**SECTION TEXTE:**
----
28. Dans la pratique, plusieurs États parties à la Convention
sont parvenus à une solution, soit par la révision de leur Constitution
(Arménie, Hongrie, Italie, Lituanie, République slovaque, Serbie,
Türkiye et Ukraine), soit par la modification de la jurisprudence
de leur juridiction constitutionnelle (Autriche, Croatie ou République
tchèque), ce que le Comité des Ministres a ensuite reconnu comme
une mesure générale appropriée
.
29. Le rôle de la juridiction constitutionnelle revêt ici une
importance particulière. L’exécution de l’arrêt
Anchugov et Gladkov c. Russie en est un exemple
intéressant: la Cour constitutionnelle de la Fédération de Russie
a fait preuve à cette occasion «d’une certaine ouverture au dialogue
avec la Cour européenne des droits de l’homme»
.
Dans sa décision du 19 avril 2016, rendue après l’arrêt de la Cour,
la Cour constitutionnelle a réaffirmé le caractère impératif de
la disposition constitutionnelle à l’origine de la violation des
droits des requérants, tout en indiquant au législateur fédéral
un moyen de sortir de l’impasse. La législation nationale a été
modifiée en conséquence et le Comité des Ministres a considéré que
l’arrêt de la Cour avait été pleinement exécuté
.
----
**DONNÉES:**
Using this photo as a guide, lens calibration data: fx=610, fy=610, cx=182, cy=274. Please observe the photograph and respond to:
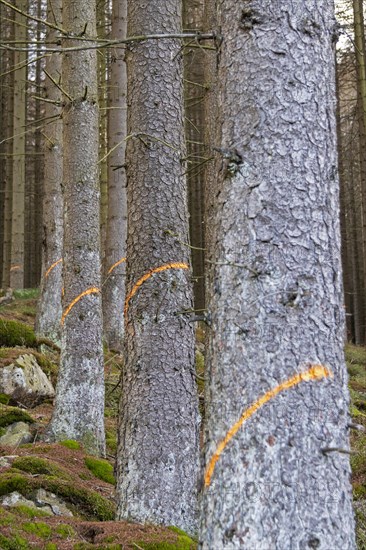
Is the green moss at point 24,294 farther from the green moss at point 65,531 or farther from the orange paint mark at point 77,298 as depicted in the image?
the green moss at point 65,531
----
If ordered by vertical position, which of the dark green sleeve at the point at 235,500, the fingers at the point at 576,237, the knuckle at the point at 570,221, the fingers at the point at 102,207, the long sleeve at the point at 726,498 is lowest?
----
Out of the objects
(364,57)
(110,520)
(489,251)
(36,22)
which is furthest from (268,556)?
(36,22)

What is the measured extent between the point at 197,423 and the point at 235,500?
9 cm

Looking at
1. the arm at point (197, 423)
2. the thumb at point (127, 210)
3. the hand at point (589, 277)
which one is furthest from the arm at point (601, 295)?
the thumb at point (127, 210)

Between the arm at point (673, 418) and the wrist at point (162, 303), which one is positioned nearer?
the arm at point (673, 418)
----
**CONSIGNE:**
Relevez tous les États parties qui, d'après le texte sur l'exécution des arrêts de la Cour européenne des droits de l'homme, sont parvenus à une solution en révisant leur Constitution.

**RÉSULTAT OBTENU:**
Arménie, Hongrie, Italie, Lituanie, République slovaque, Serbie, Türkiye, Ukraine